» Check your understanding
1 – Write out the passage of the article about Segev between "His vote together" and "in October 1995.", inclusive.
2 – According to the article about Segev, what was the vote by which Oslo II passed in October 1995?
*** Opening of Source document ***
He was also convicted of forging an extension on his diplomatic passport to avoid being searched. And he was caught (on camera) trying to defraud a credit-card company, reporting his card had been stolen in Hong Kong, just after using it to withdraw thousands of dollars. In addition, there were reports of him trying to undercut the Israeli defense establishment with cheap weapons deals.
I always found Segev arrogant, the type of man who thought that being a young, good-looking doctor automatically gave him extra rights and credit. I can’t remember any noteworthy legislation he proposed during his four years in the Knesset.
He shot to public attention when in 1992 he was elected, without prior political experience, on Rafael Eitan’s right-wing Tsomet list. Eitan’s later loathing for Segev was ahead of its time.
In 1994, Segev split from Tsomet and formed a new faction, Yiud, along with Alex Goldfarb and Esther Salmovitz, who like him owed their Knesset seats to Eitan. In return for being granted the position of energy minister, Segev supported the Second Oslo Accord that Tsomet so opposed.
His vote together with that of Goldfarb, who had been appointed deputy minister of construction and housing, allowed Oslo II to pass 61:59 in October 1995.
Many on the political Right would say that it was the first sign that he was selfish, greedy – and for sale.
His political career ended the following year. His career as would-be businessman and (allegedly) spy has now also come to an abrupt halt, leaving the Israeli public (and the intelligence agencies) wondering what information he sold or gave away to the Iranians. And what potential harm it has caused the country’s security, apart from the obvious blow in the field of psychological warfare.
According to various media reports, Segev claims that he had been a double agent, not serving Iran, to enable him to return home to Israel “as a hero” and regain his medical license, revoked after his drug-deal conviction.
That might be the hardest story for him to sell yet.
Incidentally, when in 2002 the Shin Bet warned him that he was a potential Hezbollah kidnapping target, he dismissed the fears. (Former IDF colonel Elhanan Tannenbaum was abducted by the terrorist organization in 2000, reportedly while in Dubai to complete a drug deal. He was returned in 2004 in a prisoner swap.)
*** Close of Source document ***
*** Opening of Listed entries ***
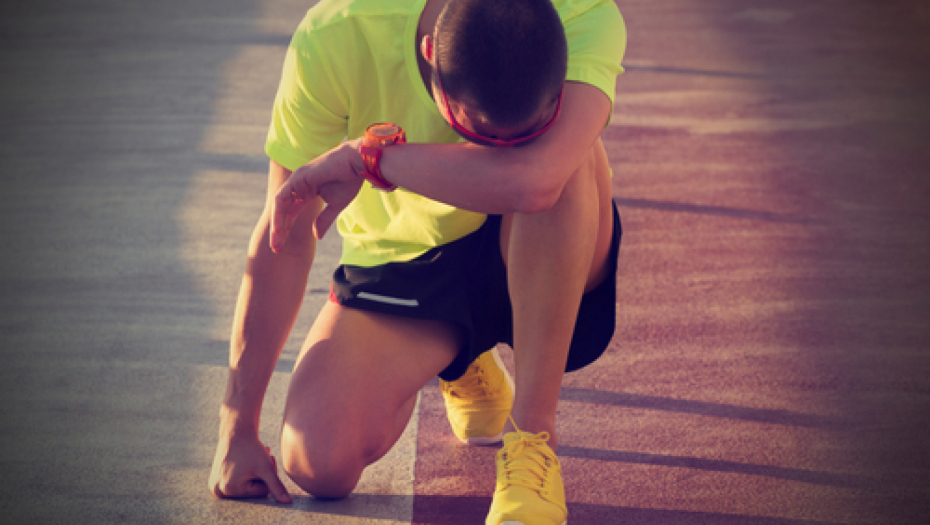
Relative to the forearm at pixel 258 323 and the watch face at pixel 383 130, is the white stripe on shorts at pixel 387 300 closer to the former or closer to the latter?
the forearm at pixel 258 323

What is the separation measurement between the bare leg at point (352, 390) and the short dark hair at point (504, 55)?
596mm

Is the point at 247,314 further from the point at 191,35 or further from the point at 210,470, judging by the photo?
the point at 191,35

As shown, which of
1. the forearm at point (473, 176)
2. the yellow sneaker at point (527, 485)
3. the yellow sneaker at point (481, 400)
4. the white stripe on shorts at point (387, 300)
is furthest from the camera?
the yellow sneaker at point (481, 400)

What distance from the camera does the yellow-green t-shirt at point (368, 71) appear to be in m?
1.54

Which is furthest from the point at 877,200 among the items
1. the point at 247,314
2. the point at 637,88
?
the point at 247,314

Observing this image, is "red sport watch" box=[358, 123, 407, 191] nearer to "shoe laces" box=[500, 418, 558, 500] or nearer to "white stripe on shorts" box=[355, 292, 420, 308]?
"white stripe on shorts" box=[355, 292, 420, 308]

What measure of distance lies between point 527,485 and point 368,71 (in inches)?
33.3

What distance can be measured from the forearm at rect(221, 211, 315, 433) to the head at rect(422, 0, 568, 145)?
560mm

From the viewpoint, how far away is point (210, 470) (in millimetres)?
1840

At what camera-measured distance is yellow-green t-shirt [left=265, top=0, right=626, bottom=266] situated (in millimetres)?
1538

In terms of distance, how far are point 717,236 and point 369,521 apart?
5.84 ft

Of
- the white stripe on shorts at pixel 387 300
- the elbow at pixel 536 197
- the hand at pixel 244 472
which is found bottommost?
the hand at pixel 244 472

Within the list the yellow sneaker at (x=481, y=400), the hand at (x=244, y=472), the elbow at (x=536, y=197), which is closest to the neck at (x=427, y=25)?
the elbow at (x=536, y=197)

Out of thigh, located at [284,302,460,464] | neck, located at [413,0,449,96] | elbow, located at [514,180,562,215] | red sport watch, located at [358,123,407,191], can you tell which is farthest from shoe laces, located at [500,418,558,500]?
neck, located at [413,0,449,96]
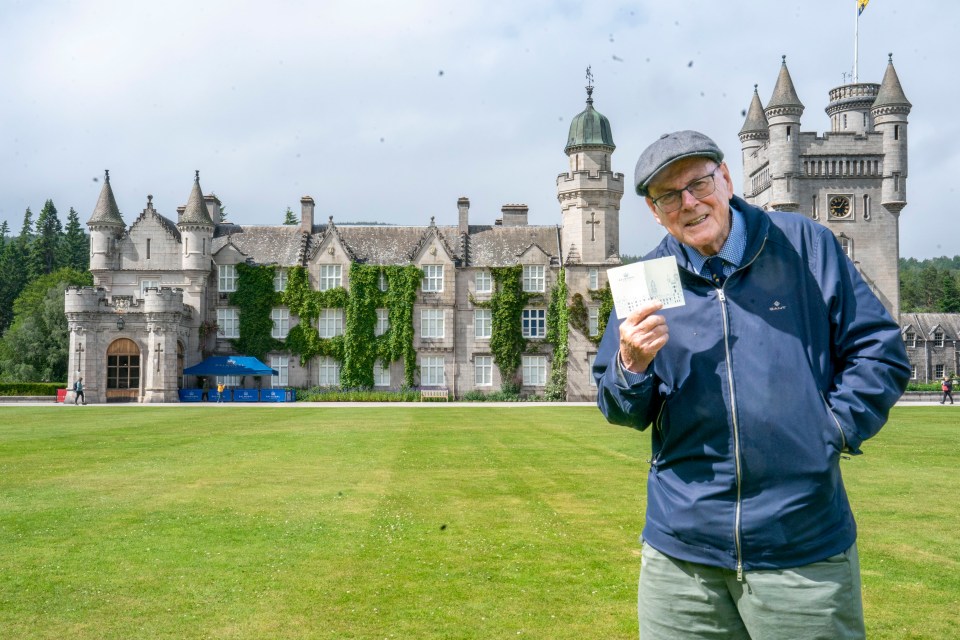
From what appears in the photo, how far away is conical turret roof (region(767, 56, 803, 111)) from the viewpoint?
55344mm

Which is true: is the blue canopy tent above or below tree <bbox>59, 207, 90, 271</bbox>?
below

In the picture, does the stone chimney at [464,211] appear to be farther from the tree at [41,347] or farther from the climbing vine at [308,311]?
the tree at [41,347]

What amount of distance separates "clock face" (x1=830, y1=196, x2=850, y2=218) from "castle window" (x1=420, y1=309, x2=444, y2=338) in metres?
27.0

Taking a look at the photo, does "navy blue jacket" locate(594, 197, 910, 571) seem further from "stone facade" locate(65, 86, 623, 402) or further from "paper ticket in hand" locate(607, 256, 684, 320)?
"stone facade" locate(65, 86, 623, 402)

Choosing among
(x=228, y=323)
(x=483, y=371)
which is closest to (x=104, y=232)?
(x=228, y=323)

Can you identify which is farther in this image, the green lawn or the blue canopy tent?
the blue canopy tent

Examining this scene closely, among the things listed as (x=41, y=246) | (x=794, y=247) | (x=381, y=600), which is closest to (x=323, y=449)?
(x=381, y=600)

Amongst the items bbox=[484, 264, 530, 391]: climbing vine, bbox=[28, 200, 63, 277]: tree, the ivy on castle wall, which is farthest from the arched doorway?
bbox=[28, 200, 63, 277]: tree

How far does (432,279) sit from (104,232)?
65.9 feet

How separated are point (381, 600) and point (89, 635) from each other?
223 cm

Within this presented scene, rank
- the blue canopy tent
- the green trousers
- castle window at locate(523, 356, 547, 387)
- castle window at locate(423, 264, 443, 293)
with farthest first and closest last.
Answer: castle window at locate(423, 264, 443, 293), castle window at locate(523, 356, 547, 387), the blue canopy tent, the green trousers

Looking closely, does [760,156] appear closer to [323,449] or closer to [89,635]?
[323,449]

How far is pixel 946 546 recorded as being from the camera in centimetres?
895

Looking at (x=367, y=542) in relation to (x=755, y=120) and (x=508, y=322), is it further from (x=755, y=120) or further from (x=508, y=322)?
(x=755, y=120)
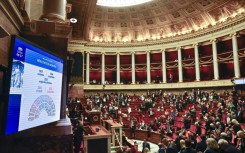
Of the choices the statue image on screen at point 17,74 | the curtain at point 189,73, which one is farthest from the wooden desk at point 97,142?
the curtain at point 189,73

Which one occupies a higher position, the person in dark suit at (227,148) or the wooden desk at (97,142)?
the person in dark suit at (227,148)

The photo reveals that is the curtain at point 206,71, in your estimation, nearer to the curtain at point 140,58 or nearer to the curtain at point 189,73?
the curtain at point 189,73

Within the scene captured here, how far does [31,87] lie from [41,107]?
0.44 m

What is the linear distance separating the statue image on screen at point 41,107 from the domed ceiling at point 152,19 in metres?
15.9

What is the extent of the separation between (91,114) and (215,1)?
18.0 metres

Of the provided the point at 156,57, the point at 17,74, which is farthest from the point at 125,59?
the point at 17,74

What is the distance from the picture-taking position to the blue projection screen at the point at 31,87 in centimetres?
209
*** Close of Listed entries ***
*** Opening of Listed entries ***
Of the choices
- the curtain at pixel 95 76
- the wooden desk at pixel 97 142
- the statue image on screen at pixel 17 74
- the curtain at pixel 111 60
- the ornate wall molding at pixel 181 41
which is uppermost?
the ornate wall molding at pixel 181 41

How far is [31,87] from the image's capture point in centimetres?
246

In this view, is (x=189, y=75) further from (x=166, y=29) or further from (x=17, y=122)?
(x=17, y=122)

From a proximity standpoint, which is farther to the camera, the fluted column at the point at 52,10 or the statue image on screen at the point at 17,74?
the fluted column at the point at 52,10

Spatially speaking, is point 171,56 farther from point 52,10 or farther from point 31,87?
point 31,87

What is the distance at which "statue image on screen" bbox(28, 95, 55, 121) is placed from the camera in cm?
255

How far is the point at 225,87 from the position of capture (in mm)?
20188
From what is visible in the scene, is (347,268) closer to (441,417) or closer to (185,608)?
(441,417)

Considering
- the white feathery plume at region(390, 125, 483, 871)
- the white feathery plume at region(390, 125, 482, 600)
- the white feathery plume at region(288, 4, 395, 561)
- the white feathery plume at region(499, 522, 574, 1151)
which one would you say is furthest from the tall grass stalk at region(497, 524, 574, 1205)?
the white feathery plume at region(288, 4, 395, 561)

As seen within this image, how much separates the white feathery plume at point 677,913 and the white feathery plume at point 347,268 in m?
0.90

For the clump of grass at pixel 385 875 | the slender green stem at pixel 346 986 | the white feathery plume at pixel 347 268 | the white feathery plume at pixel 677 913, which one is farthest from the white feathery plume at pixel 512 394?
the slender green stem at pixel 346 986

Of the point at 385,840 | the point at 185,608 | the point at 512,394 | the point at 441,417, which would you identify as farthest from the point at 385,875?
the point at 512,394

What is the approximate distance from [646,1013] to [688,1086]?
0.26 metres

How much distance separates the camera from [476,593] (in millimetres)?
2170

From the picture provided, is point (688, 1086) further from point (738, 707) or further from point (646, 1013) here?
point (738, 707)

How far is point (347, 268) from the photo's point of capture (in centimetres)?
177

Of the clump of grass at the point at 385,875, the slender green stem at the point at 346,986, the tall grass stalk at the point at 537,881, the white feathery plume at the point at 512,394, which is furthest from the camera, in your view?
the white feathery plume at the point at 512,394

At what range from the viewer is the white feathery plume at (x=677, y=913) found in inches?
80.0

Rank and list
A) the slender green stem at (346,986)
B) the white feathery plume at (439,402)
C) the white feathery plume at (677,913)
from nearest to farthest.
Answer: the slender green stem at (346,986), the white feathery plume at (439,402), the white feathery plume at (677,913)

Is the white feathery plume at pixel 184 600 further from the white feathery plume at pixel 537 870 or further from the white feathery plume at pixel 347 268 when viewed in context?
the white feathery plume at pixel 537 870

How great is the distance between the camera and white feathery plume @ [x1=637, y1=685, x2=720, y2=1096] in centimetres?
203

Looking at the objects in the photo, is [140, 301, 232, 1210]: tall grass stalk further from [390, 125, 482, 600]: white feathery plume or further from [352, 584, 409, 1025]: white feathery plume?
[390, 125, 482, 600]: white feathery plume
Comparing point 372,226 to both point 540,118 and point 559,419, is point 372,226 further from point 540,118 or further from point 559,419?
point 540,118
*** Close of Listed entries ***
» Outputs in order
1 –
His vote together with that of Goldfarb, who had been appointed deputy minister of construction and housing, allowed Oslo II to pass 61:59 in October 1995.

2 – 61:59